As shown in FIG. 6 and FIG. 7 there is compared four THP DMRS and receiver schemes in a link level simulation, including:

1) the baseline scheme of feedforward DMRS and MRC receiver;

2) full DMRS and MMSE receiver, with an ideal assumption that there is no power restriction for the DMRS;

3) feedforward DMRS and MMSE receiver with blind detection of the feedback weights, which is the proposed solution in this invention; and

4) the ideal case of feedforward DMRS and MMSE receiver with ideal knowledge of the feedback weights, which is unrealistic in practice.

The four schemes as compared use a same transmission method at the base station a previously deigned, including a same feedforward filter, feedback filter, and transmitted data.

FIG. 6 and FIG. 7 show simulation results in accordance with example embodiments of the invention for line-of-sight (LoS) and non-line-of-sight (NLoS) channel models.

As shown in FIG. 6 there is shown a graph identifying for line-of-sight (LoS) a signal to noise ratio (SNR) based on a Sum Spectrum Efficiency. As shown in FIG. 6 there is a FeedForwardDMRS_MRC 630, a FullDMRS_MMSE 640, a FeedForwardDMRS_blindFeedbackDetect_MMSE 620, and a FeedForwardDMRS_IdealFeedbackDetect_MMSE 610.

As shown in FIG. 7 there is shown a graph identifying for non-line-of-sight (NLoS) a signal to noise ratio (SNR) based on a Sum Spectrum Efficiency. As shown in FIG. 6 there is a FeedForwardDMRS_MRC 740, a FullDMRS_MMSE 730, a FeedForwardDMRS_blindFeedbackDetect_MMSE 720, and a FeedForwardDMRS_IdealFeedbackDetect_MMSE 710.

It can be seen from FIG. 6 and FIG. 7 that although the proposed scheme (feedforward DMRS with blind detection) may still not be as good as the ideal case, it is always better than the two existing solutions. The gain over the baseline scheme comes from the accurate explicit detection of the downstream and intra-UE interference, and the best-effort blind detection for the precancelled interference. The gain over the full DMRS scheme comes from the fact that the interference measured with full DMRS is inaccurate due to the lack of modulo in DMRS.

The performance difference among the four schemes is relatively small in FIG. 6. The LoS channel is stable, so the CSI is close to ideal, and the gain from interference rejection is limited. In contrast, the interference rejection gain is significant with the NLoS channel.

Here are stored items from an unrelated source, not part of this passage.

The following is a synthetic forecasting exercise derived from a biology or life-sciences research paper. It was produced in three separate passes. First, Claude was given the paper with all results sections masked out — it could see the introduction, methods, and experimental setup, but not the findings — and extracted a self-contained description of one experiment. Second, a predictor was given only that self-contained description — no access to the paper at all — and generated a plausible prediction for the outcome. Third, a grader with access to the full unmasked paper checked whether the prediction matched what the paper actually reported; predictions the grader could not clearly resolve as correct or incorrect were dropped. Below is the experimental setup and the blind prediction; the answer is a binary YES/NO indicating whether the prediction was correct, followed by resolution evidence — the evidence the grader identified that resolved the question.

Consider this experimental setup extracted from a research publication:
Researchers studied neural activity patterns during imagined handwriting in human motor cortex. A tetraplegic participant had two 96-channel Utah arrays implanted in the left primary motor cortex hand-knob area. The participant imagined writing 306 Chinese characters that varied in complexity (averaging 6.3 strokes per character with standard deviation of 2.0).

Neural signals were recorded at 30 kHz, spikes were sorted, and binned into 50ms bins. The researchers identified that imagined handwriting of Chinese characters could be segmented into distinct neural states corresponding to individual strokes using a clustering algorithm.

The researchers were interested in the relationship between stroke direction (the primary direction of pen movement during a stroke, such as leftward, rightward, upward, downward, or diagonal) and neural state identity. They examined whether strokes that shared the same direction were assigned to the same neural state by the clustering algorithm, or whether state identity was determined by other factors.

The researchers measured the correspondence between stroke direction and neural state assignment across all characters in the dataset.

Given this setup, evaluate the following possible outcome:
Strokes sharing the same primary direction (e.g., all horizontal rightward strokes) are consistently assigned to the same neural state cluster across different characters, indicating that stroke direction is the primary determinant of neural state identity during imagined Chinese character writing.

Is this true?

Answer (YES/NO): NO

In conclusion, the proposed network assisted feedback weight detection scheme improves the throughput by supporting improved interference measurement at the receiver. The overhead is as low as one bit for the layer order correspondence indicator in the RRC configuration.

Figure 8A illustrates operations, such as a method, which may be performed by a network device such as, but not limited to a mobile station or user equipment, such as the MS 110 as in FIG. 2. As shown in step 810 of FIG. 8A there is identifying, by a user equipment of a communication network, more than one data layer sequence associated with feedback weights in a transmission from a network node of the communication network, wherein the more than one data layer sequence is ordered for successive precancellation of interference. Then as shown in step 820 of FIG. 8B there is performing, by the user equipment, interference rejection for communications using the more than one data layer sequence.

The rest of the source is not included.